Пламенеющий воздух - стр. 2
На обочине
Бр-р-р…
Рань несусветная. Двадцать минут седьмого – а я уже на ветру, в сквере. Где буду в семь – сам черт не скажет!
Черт с копытами занес меня в эту дыру! Черт с копытами, или злой дух, или ненавистник рода человеческого – у нас его уклончиво называют случай – за пять дней измордовал так, что я теперь, как тот газетный пасквилянт, с дрожью и стоном припадаю к любому клочку бумаги, лишь бы освободить себя от накопившейся злости.
Конечно, мой новый работодатель (о нем позже) ничего из того, что я сейчас чувствую, запоминать или записывать меня не просил. А прежний хозяин (по имени Рогволденок, по прозвищу Сивкин-Буркин), у которого я вкалывал литературным негром и за которого три года подряд сочинял романы и повести – тот за такие записи наверняка бы все зубы пересчитал.
Но сейчас я ничего не пишу и по клавишам бодро не стукаю. Просто пытаюсь свести концы с концами и освободиться от надоедливых мыслей.
Утро едва только занимается. Ветерок теребит волосы. Острый волжский холод ползет за шиворот. Вокруг – осень, рваные облака, птичий помет и другие очарования жизни.
Нужно вставать, нужно идти. Но идти мне некуда.
Двадцать минут назад меня турнули из гостиницы. Грубо турнули и бесповоротно. Правда, вещички на час-другой оставить разрешили. Даже не столько разрешили, сколько горячо попросили оставить их.
Тима я, Тима! Тима, Тима я. Эх!..
Я сижу на узкой скамейке и по временам – от икоты и гнева – вздрагиваю. Слева – деревянный сарай без вывески: бывшая моя гостиница. Справа – скучноватое пространство сквера. В сквере – ни путан праведных, ни пьянчуг велеречивых. Только воробьи и кусты. Мило, но не греет.

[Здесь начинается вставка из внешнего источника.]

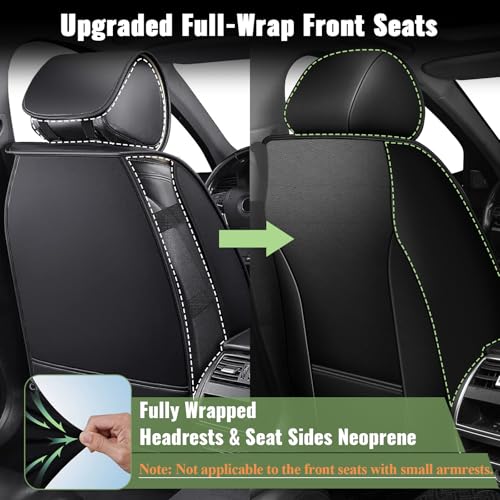 Front Set for Lexus GS 200t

От волжского царапающего холода в голову лезут глупости.
И первая из них такая: хуже меня нет! Вот как я сейчас о себе думаю. И, конечно, тут же начинаю осматривать свои руки-ноги.
Руки слишком худые, ноги – в замшевых зеленых туфлях и явно длинней, чем нужно. А остальное?

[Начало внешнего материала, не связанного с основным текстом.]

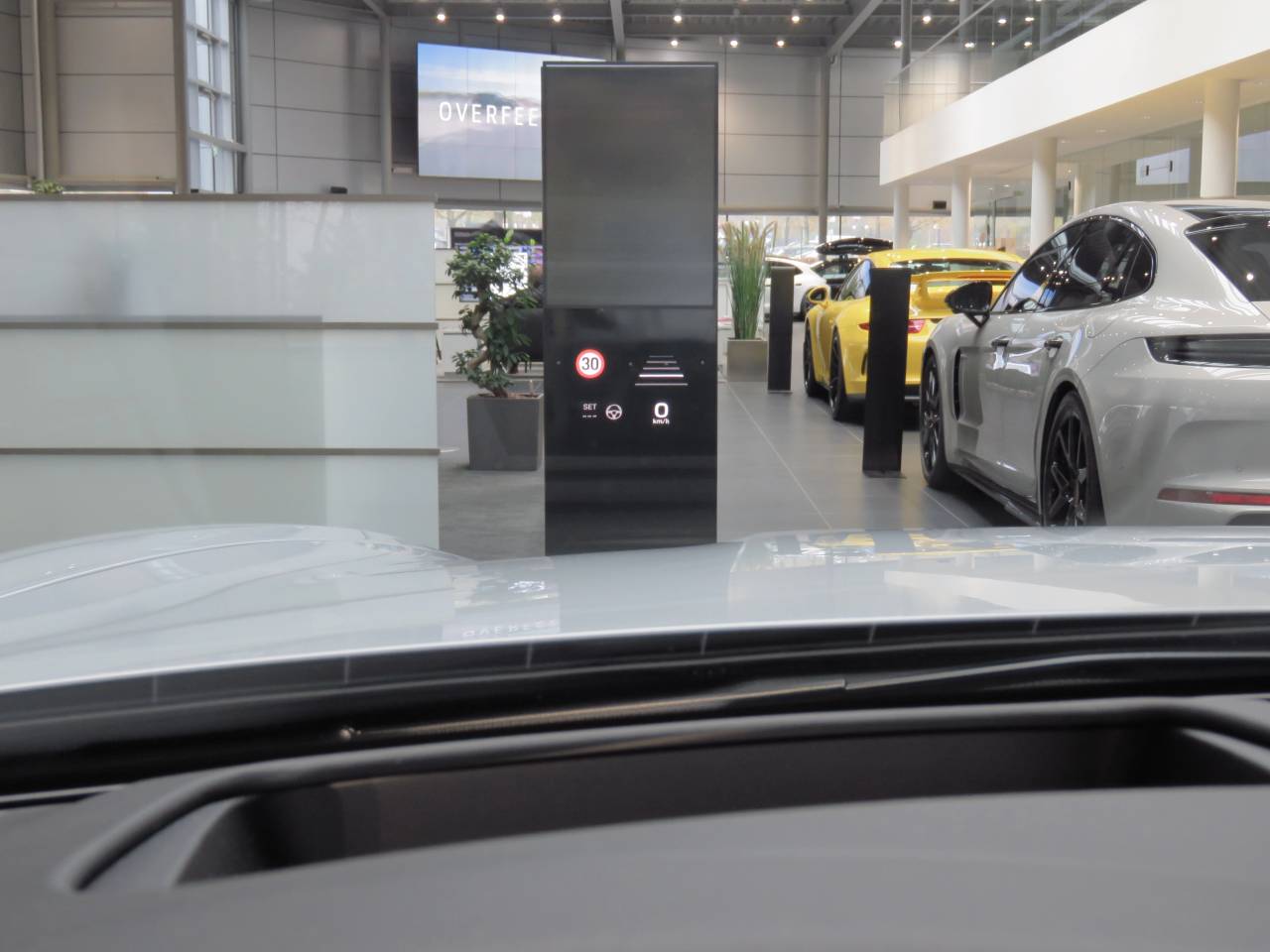 Porsche Panamera III 4 - 2025 - Joinsteer - #29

По бокам муниципальной скамейки – тонированное оргстекло. Когда-то на нем крепилась крыша. Устраиваюсь вполоборота к мутноватому этому зеркалу. Смотрюсь. Видно плохо. Но в общем и целом ясно: лицо за ночь не посвежело, скулы все так же выпирают, нос длинноват и не имеет строгой формы – ни тебе кавказского гачка, ни греческой костяной выточенности, ни тайной еврейской горбинки. Словом, обыкновенный, бесформенный славянский нос – разве кончик едва заметно загнут книзу.
Отлипнув от оргстекла, припоминаю чужие о себе разговоры: «Какой-то он все-таки непонятный», «Дурня ломает, а видно ведь – парень себе на уме», «Такой худой, жалко даже».